Ademais, é imperativo ressaltar o estereótipo como promotor do problema . De acordo com o G1, em 2012, dos casos de HIV registrados , 67 % dos hominídeos infectados eram heterossexuais. Partindo desse pressuposto , um corpo social que repudia todas pessoas que se identificam sexualmente atraídas pelo seu mesmo gênero , ou seja , tal pensamento baseado pela crise de 1980, epidemia do vírus da imunodeficiência humana ocorreu no Estados Unidos , Hait e méxico . Por conseguinte , foi promulgado no Brasil em 1993, uma lei que impede que os homossexuais doem sangue por causa desse acontecimento . Tudo isso , retarda a resolução do óbice já que essa ideia preconcebida contribui para perpetuação desse quadro deletério.
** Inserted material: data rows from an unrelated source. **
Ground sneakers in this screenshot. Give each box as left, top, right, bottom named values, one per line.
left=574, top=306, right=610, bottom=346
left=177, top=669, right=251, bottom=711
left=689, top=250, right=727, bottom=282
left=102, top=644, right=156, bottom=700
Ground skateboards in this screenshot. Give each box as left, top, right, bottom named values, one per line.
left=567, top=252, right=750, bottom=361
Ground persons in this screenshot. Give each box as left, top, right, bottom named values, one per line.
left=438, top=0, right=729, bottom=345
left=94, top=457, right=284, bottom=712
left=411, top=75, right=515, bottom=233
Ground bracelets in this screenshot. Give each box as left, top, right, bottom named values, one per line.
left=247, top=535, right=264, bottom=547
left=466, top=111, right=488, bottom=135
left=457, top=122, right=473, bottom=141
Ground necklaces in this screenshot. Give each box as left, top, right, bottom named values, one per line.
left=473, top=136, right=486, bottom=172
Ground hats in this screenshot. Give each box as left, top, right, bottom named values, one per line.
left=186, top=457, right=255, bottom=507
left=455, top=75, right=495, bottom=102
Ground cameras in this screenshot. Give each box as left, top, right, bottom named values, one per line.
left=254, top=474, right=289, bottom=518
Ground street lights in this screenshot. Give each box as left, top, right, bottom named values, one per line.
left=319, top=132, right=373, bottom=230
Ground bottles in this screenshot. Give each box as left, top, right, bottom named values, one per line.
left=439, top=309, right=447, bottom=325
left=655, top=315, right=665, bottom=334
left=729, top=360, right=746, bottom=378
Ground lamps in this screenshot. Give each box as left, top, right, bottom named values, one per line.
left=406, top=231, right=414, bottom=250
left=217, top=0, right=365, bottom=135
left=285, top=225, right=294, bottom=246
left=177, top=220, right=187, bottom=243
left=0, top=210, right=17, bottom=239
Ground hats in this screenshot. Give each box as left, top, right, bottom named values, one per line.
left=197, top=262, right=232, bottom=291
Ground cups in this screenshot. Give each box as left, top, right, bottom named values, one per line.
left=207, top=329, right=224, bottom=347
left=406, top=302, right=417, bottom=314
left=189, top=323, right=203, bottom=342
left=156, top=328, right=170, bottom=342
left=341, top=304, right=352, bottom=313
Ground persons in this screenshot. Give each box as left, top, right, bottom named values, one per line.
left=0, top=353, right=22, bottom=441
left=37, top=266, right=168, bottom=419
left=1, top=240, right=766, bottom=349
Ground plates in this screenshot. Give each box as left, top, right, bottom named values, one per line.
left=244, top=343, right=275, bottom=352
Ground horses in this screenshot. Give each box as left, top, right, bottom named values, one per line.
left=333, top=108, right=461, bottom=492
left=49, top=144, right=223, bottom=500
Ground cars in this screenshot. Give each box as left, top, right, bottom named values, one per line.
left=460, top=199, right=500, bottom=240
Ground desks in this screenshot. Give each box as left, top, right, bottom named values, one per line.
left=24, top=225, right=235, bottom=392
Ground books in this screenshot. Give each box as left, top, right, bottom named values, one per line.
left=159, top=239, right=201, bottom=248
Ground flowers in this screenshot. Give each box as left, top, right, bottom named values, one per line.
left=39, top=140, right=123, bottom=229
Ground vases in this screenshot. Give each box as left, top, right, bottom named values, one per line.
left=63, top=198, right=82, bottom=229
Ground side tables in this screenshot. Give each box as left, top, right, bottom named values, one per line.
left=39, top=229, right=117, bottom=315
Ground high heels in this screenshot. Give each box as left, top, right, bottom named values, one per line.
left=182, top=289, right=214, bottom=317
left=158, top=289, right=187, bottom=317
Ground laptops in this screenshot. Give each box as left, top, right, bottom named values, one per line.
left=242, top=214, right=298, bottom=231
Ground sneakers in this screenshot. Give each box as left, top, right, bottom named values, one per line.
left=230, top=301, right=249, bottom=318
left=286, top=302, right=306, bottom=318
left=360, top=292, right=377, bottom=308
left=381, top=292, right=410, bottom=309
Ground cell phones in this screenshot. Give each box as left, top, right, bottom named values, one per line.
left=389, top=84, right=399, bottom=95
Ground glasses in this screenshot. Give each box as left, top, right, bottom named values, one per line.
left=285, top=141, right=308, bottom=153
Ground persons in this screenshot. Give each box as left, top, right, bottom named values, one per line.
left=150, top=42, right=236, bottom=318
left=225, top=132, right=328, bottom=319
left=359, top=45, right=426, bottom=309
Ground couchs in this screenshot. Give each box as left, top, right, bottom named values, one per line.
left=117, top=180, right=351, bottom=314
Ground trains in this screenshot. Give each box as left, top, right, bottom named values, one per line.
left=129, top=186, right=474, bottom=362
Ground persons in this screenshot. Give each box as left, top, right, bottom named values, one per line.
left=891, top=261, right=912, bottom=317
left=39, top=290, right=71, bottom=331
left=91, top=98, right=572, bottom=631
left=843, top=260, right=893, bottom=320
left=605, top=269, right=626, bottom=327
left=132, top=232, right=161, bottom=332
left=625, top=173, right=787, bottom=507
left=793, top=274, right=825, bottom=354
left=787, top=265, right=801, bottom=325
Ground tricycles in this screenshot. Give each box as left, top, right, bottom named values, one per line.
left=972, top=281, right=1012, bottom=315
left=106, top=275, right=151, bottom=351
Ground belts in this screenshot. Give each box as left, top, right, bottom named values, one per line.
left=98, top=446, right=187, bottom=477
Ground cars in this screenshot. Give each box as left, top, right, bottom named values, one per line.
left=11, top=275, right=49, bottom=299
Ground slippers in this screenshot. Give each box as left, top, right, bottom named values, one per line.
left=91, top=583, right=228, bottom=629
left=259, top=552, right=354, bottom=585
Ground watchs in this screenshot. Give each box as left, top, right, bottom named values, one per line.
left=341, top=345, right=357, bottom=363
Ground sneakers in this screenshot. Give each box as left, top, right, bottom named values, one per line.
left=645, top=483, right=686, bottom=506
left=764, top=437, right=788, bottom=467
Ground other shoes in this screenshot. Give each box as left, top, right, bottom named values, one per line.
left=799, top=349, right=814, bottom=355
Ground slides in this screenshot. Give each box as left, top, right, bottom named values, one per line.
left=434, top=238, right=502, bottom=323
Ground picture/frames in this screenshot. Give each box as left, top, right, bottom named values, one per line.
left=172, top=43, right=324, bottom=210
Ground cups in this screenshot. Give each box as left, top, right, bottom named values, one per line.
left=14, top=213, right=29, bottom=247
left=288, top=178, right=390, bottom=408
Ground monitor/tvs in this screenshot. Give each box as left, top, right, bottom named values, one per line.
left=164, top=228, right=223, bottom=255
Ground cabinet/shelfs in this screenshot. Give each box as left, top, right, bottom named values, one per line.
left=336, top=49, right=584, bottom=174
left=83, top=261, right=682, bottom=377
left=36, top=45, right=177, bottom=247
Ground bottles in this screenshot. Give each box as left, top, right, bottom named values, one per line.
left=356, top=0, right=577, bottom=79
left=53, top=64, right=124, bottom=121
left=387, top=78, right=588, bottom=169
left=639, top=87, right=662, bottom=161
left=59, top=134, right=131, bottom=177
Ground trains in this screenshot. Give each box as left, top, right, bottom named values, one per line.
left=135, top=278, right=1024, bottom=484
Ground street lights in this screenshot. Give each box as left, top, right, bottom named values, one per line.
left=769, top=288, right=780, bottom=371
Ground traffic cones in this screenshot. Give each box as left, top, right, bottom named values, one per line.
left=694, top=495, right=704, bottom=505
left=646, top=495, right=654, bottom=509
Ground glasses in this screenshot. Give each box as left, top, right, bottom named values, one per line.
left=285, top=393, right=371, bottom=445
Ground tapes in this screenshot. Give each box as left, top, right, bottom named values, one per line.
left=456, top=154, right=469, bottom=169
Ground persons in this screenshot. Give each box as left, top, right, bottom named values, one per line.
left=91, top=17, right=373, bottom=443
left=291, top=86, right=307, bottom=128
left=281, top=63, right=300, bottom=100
Assim, medidas exequíveis são necessárias para conter o avanço da problemática na comunidade brasileira . Com o fito de reduzir o preconceito ao dadivar sangue, é necessário que o MEC (Ministério da Educação) entre em parceria com as escolas, objetivando realizar palestras sobre a importância de acatar o outro por estar inserido num contexto moral distinto do seu. Além de abordar as consequências que o prejulgamento e a discriminação ocasionam na vida de um indivíduo. Adicionalmente, que seja responsabilidade das direções escolares postar nas redes sociais, Facebook e Instagram tais palestras . Enfim, atenuar-se-á , em médio e longo prazo, o impacto nocivo da cisma enfrentada pelos homossexuais na tentativa de doar sangue, e a coletividade alcançará a Utopia de More.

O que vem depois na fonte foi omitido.